▸ **STORED DATA**:
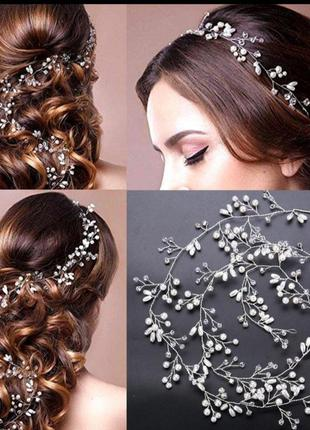Украшение для волос в волосы прическу свадебное бусины прикрас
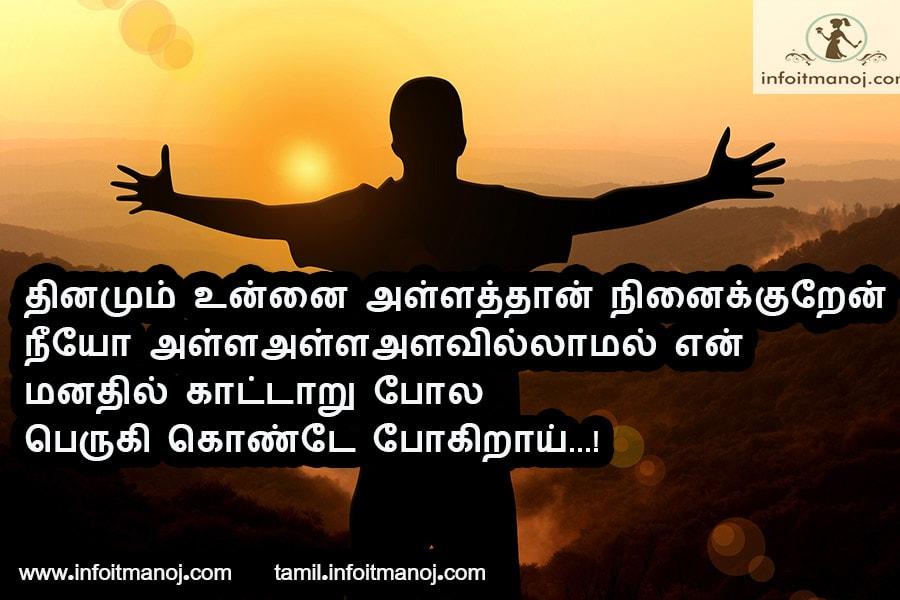 Tamil Kavithai Love Proposal,beautiful tamil kavithai images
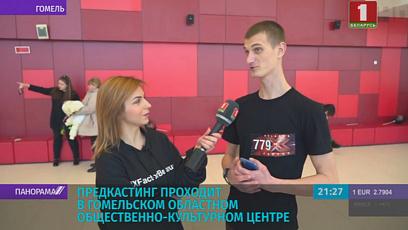 Первый день предкастинга X-Factor в Гомеле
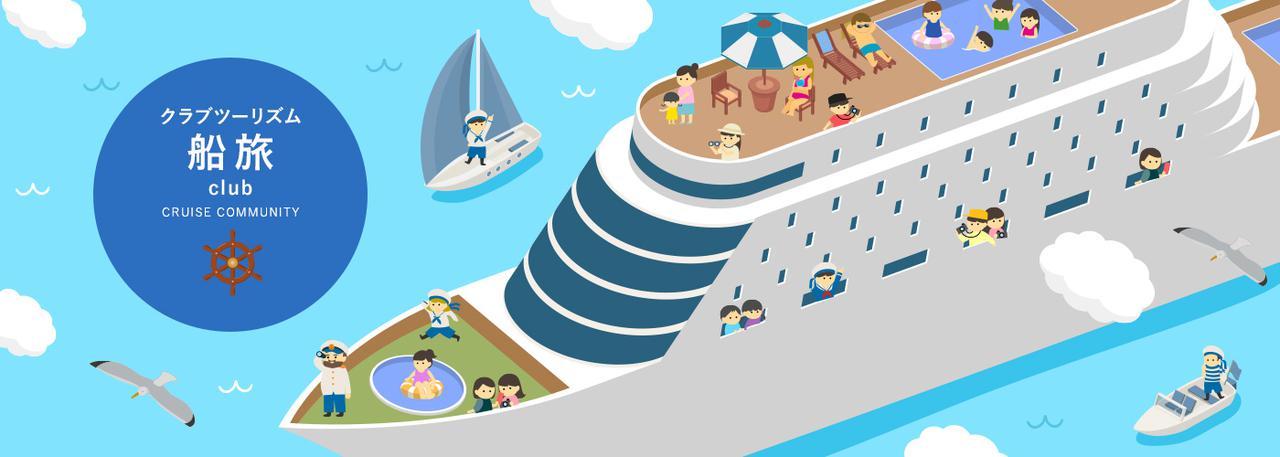 画像: 【クラブツーリズム 趣味に夢中】船旅club|趣味を楽しむコミュニティサイト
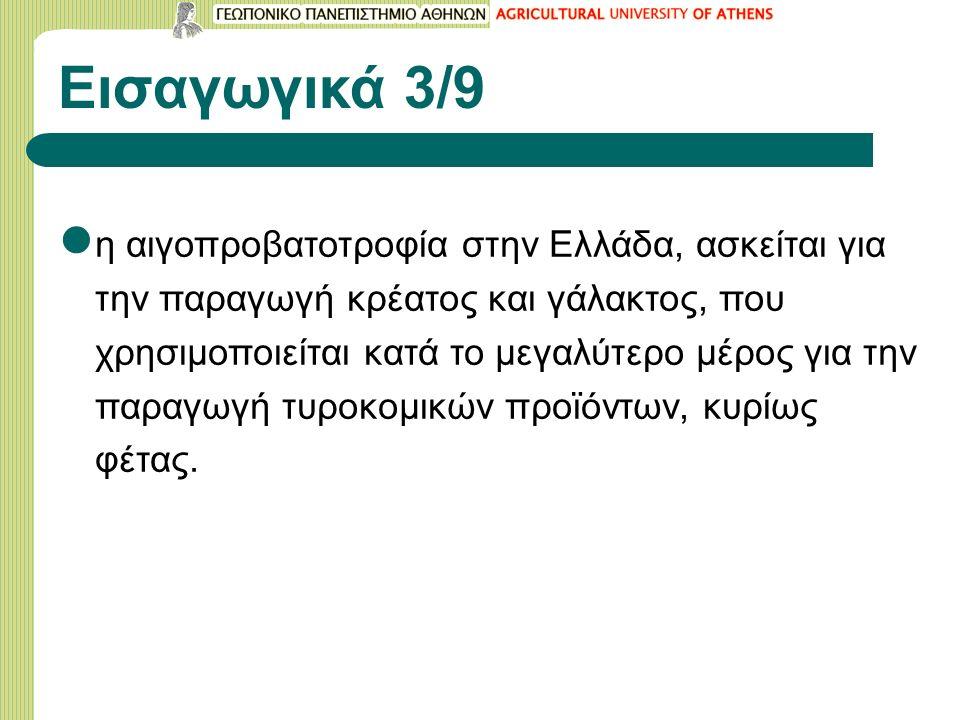 Εισαγωγικά 3/9 η αιγοπροβατοτροφία στην Ελλάδα, ασκείται για την παραγωγή κρέατος και γάλακτος, που χρησιμοποιείται κατά το μεγαλύτερο μέρος για την π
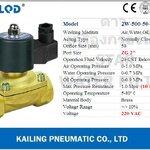 Solenoid Valve ทองเหลือง,คอยล์กันน้ำ 2 นิ้ว 220VAC (NC) KLOD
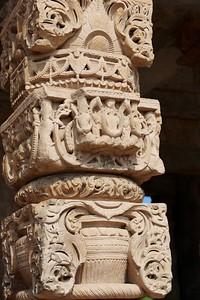 Qutb Minar carvings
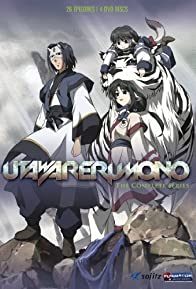 Primary photo for Utawarerumono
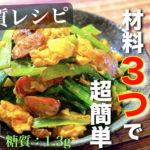 【朝食にオススメの低糖質な1品!】「小松菜の簡単炒め」の作り方【糖質制限レシピ】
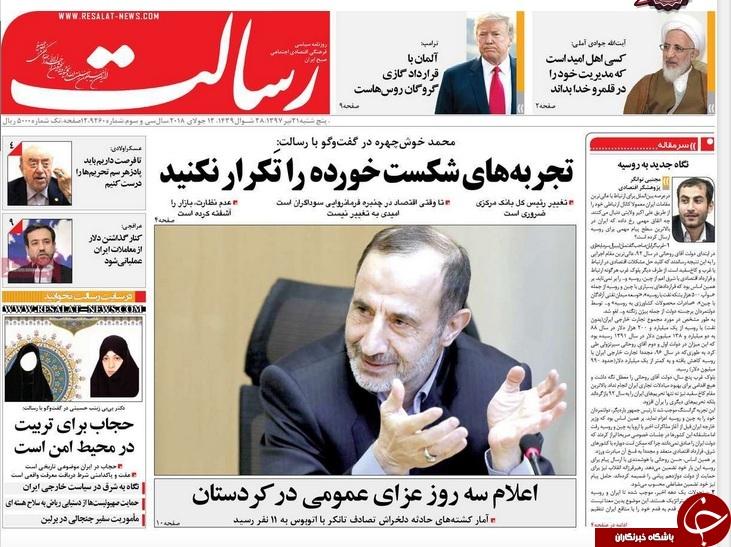 تو دهنی به آمریکا و اروپا در ماموریت فرستاده ویژه تهران به مسکو و پکن/ جویندگان ارز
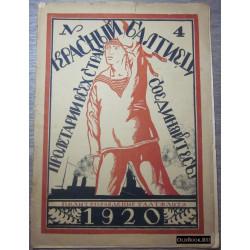 Красный балтиец. №4. 1920 г.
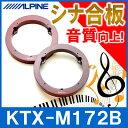ALPINE(アルパイン) KTX-M172B 高密度シナ合板 インナーバッフル(ミツビシ用) スピーカー固定/マウント強化/共振軽減 【あす楽対応】
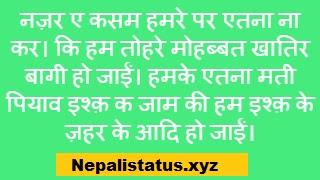 bhojpuri-status-sad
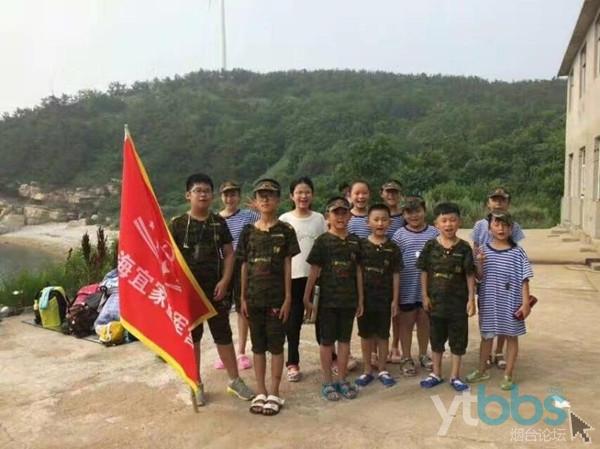 孩子,危险!爸妈不必再担心——中国青少年危机意识教育烟台基地,让孩子保护好自己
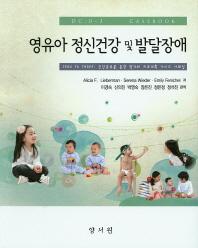 영유아 정신건강 및 발달장애(양장본 HardCover)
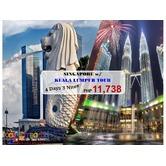 4D3N Singapore & Kuala Lumpur Tour Package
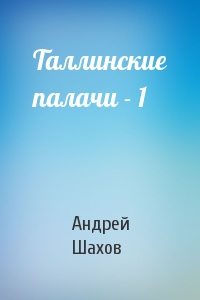 Таллинские палачи - 1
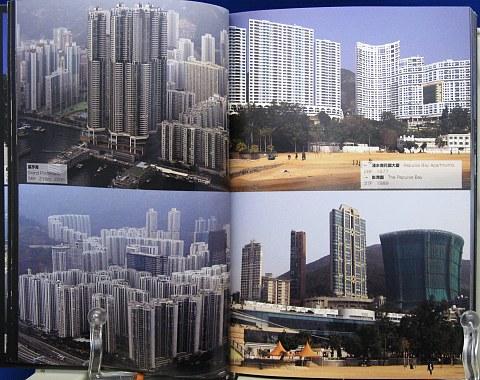 超高層ビビル2香港マカオ深セン広州台湾中身02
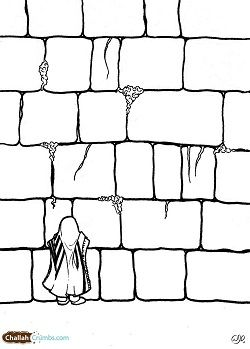 Western Wall Coloring Pages.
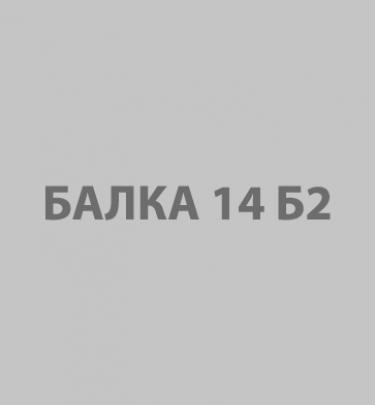Балка 14Б2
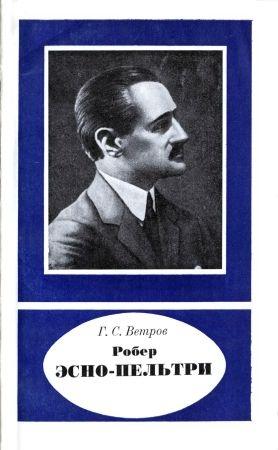 Робер Эсно-Пелътри (1881—1957)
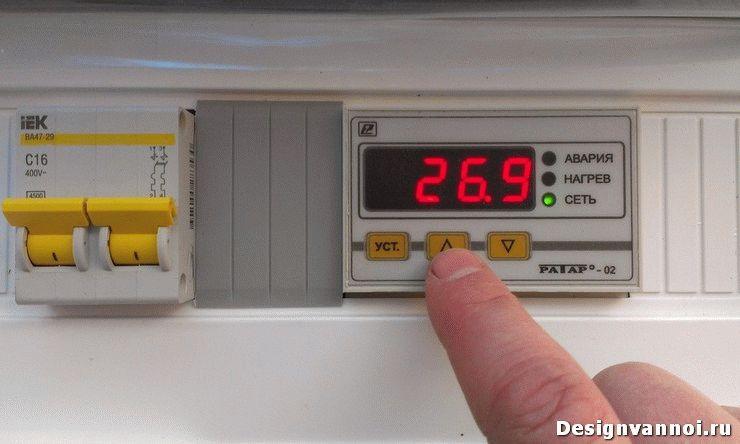парогенератор для душевой кабины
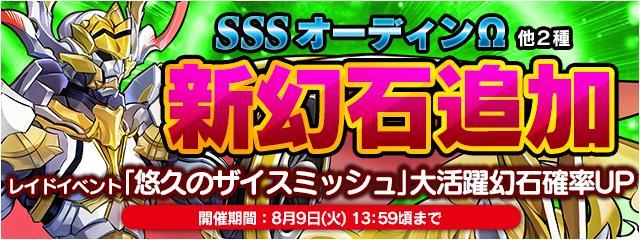 新幻石「オーディンΩ(SSS)」など3種追加!レイドでも大活躍!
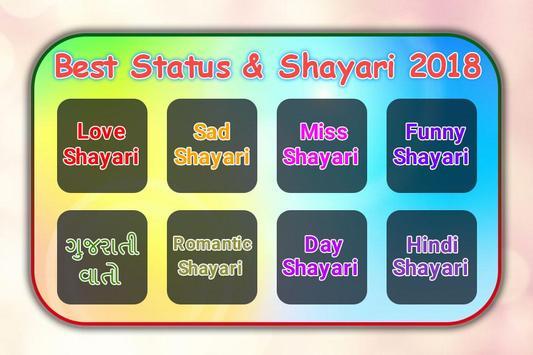 Hindi shayari and sms apk download hindi shayari and sms poster ccuart Image collections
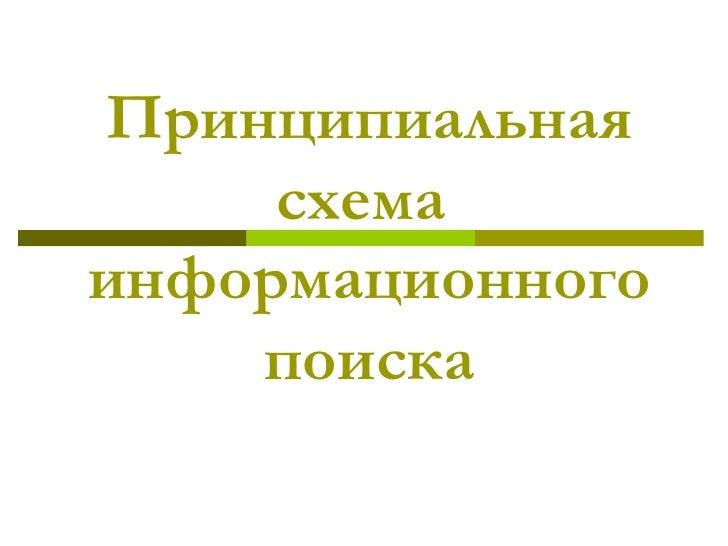 Принципиальная схема  информационного поиска
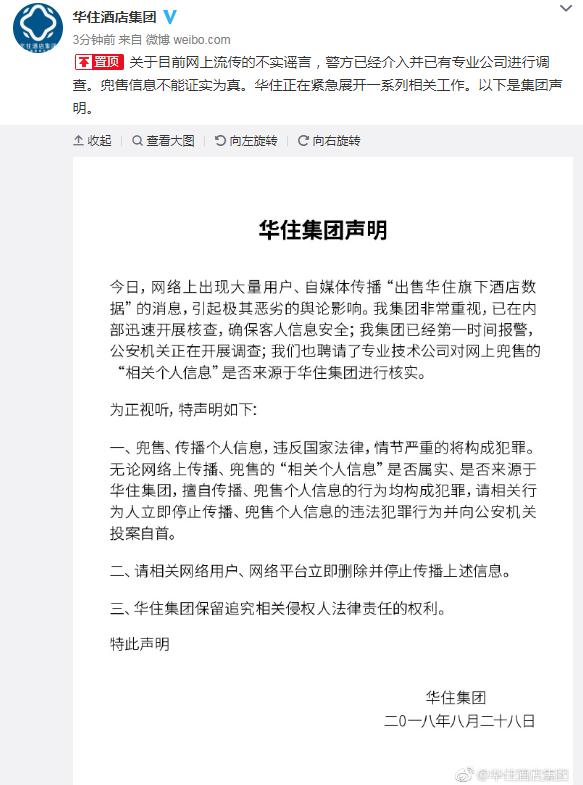 网传华住酒店用户数据被泄露 华住回应:已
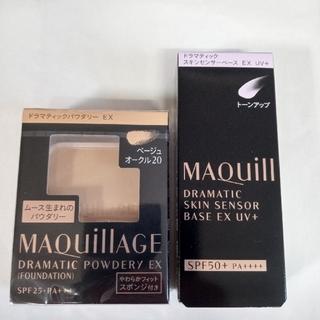 MAQuillAGE - マキアージュ 新ファンデーションEX、ベージュオークル20レフィル、化粧下地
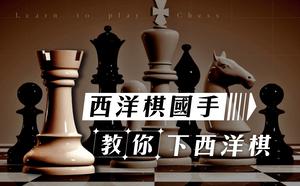 【Hahow好學校】最新折扣碼!西洋棋國手教你下西洋棋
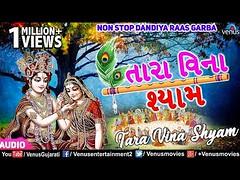 Tara Vina Shyam Mane Lyrics - Gujarati Garba Song (stylebookie) Tags: album song lyrics gujarati wedding songs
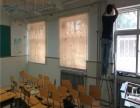大興學校窗簾定做學校遮光窗簾大興學校會議室卷簾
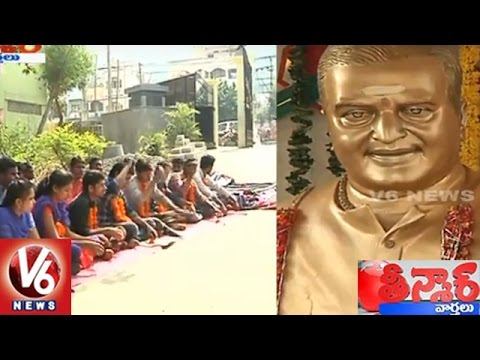Students Protest Over Constructing NTR Statue in SRR & CVR College | Teenmaar News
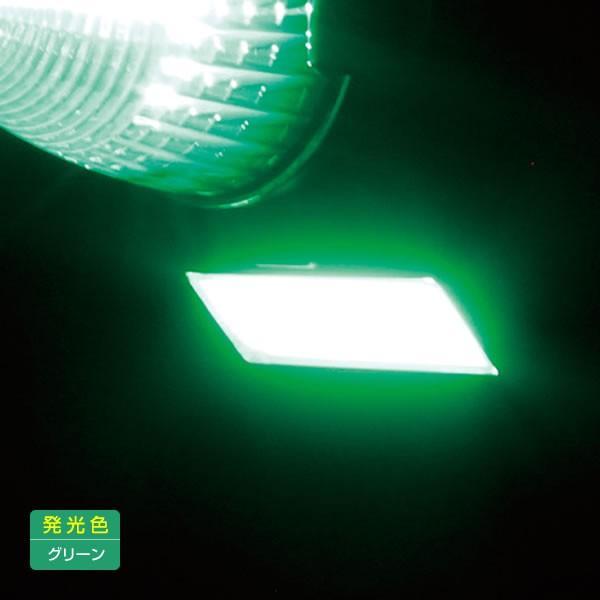 YAC 閃光LEDダウンライト 全6色・イエロー・アンバー・レッド・グリーン・ブルー・ホワイト LED ダウンライト トラック・カー用品 takumikikaku 07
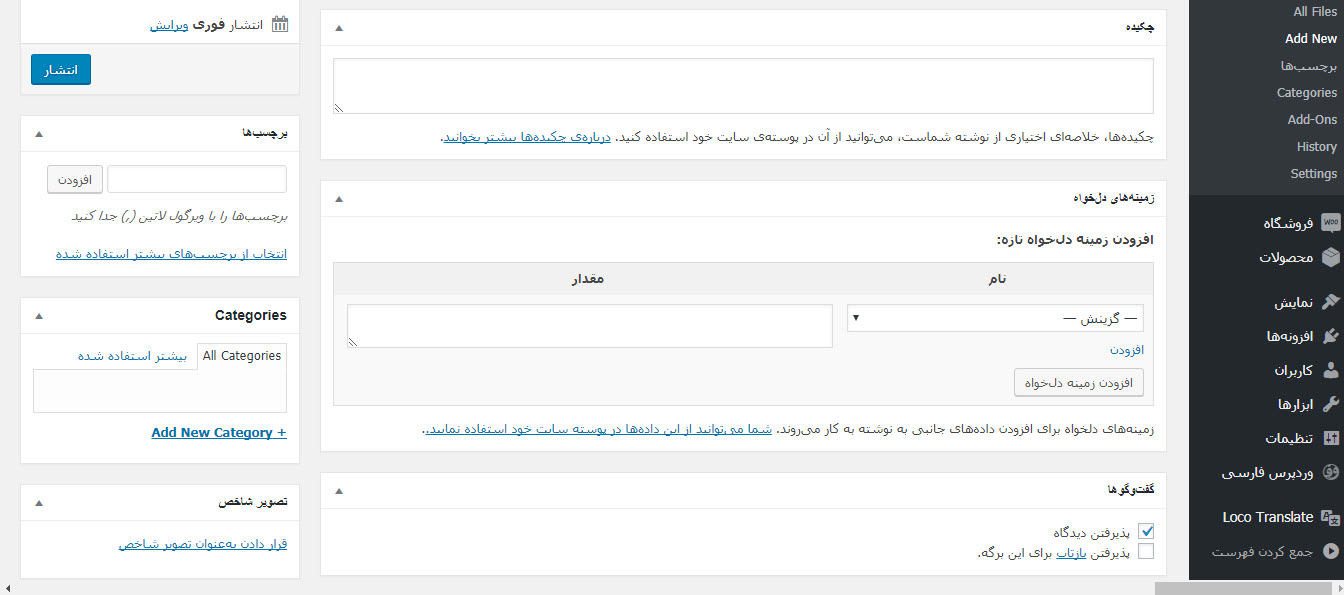 مدیریت فایل های دانلودی در وردپرس با WordPress Download Manager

▸ **WHAT THIS TASK INVOLVES**:
Reproduce the data verbatim and omit each image.

▸ **FINAL ANSWER**:
Украшение для волос в волосы прическу свадебное бусины прикрас
 Tamil Kavithai Love Proposal,beautiful tamil kavithai images
 Первый день предкастинга X-Factor в Гомеле
 画像: 【クラブツーリズム 趣味に夢中】船旅club|趣味を楽しむコミュニティサイト
 Εισαγωγικά 3/9 η αιγοπροβατοτροφία στην Ελλάδα, ασκείται για την παραγωγή κρέατος και γάλακτος, που χρησιμοποιείται κατά το μεγαλύτερο μέρος για την π
 Solenoid Valve ทองเหลือง,คอยล์กันน้ำ 2 นิ้ว 220VAC (NC) KLOD
 Qutb Minar carvings
 Primary photo for Utawarerumono
 【朝食にオススメの低糖質な1品!】「小松菜の簡単炒め」の作り方【糖質制限レシピ】
 تو دهنی به آمریکا و اروپا در ماموریت فرستاده ویژه تهران به مسکو و پکن/ جویندگان ارز
 Красный балтиец. №4. 1920 г.
ALPINE(アルパイン) KTX-M172B 高密度シナ合板 インナーバッフル(ミツビシ用) スピーカー固定/マウント強化/共振軽減 【あす楽対応】
 bhojpuri-status-sad
 孩子,危险!爸妈不必再担心——中国青少年危机意识教育烟台基地,让孩子保护好自己
 영유아 정신건강 및 발달장애(양장본 HardCover)
 4D3N Singapore & Kuala Lumpur Tour Package
 Таллинские палачи - 1
 超高層ビビル2香港マカオ深セン広州台湾中身02
 Western Wall Coloring Pages.
Балка 14Б2
 Робер Эсно-Пелътри (1881—1957)
парогенератор для душевой кабины
 新幻石「オーディンΩ(SSS)」など3種追加!レイドでも大活躍!
 Hindi shayari and sms apk download hindi shayari and sms poster ccuart Image collections
 Принципиальная схема  информационного поиска
 网传华住酒店用户数据被泄露 华住回应:已
 MAQuillAGE - マキアージュ 新ファンデーションEX、ベージュオークル20レフィル、化粧下地
 【Hahow好學校】最新折扣碼!西洋棋國手教你下西洋棋
 Tara Vina Shyam Mane Lyrics - Gujarati Garba Song (stylebookie) Tags: album song lyrics gujarati wedding songs
大興學校窗簾定做學校遮光窗簾大興學校會議室卷簾
Students Protest Over Constructing NTR Statue in SRR & CVR College | Teenmaar News
 YAC 閃光LEDダウンライト 全6色・イエロー・アンバー・レッド・グリーン・ブルー・ホワイト LED ダウンライト トラック・カー用品 takumikikaku 07
 مدیریت فایل های دانلودی در وردپرس با WordPress Download Manager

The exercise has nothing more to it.